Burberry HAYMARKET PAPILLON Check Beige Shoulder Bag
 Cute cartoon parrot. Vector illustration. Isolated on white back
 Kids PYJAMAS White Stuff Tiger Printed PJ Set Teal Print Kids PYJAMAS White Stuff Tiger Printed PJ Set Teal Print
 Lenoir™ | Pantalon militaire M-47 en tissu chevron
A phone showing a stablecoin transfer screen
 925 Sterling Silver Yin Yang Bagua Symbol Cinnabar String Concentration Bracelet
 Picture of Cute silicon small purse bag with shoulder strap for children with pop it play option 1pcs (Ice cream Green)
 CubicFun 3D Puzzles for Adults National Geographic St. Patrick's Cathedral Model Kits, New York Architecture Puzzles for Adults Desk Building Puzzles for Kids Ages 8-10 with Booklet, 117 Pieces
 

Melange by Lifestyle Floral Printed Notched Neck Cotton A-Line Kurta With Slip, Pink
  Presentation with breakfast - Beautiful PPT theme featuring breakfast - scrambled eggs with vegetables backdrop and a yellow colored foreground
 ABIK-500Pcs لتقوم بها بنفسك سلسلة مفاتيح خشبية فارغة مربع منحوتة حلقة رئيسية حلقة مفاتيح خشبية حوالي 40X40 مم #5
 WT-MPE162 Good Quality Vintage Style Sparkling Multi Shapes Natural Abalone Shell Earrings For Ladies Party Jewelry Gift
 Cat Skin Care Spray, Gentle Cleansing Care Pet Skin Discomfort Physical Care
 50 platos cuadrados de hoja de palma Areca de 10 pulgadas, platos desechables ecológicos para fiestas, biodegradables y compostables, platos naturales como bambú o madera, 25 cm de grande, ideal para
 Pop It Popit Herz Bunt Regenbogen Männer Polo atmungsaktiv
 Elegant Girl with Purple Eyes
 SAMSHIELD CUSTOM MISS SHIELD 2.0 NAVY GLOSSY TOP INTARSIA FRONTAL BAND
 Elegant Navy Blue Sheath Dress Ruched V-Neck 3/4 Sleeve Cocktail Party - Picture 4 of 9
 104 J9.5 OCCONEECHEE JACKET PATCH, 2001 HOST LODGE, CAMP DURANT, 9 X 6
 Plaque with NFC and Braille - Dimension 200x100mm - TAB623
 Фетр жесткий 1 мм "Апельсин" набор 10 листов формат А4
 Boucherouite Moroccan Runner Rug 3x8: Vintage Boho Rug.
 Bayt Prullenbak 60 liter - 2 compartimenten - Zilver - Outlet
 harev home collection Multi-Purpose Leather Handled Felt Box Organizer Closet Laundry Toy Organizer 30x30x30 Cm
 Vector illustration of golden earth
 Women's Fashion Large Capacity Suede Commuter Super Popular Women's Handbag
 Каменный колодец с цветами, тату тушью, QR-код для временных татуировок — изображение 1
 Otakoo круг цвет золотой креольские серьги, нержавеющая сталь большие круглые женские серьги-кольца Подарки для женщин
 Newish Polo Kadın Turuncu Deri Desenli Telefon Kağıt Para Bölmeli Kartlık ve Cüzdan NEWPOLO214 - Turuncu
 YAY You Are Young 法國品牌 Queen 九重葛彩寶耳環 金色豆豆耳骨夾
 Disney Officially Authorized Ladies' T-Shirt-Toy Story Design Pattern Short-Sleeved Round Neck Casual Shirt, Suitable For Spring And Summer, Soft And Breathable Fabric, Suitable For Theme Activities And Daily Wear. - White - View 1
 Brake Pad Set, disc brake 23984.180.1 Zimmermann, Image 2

################

WHAT YOU ARE ASKED TO DO = Recast the stretch of the records that opens with the line containing "Melange by Lifestyle" and closes with the line containing "ABIK-500Pcs لتقوم بها" as a Markdown table with the columns Row and Record. Number each line in Row, and leave out blank lines.

RESULT OF THIS EXERCISE =
| Row | Record |
|---|---|
| 1 | Melange by Lifestyle Floral Printed Notched Neck Cotton A-Line Kurta With Slip, Pink |
| 2 |   Presentation with breakfast - Beautiful PPT theme featuring breakfast - scrambled eggs with vegetables backdrop and a yellow colored foreground |
| 3 |  ABIK-500Pcs لتقوم بها بنفسك سلسلة مفاتيح خشبية فارغة مربع منحوتة حلقة رئيسية حلقة مفاتيح خشبية حوالي 40X40 مم #5 |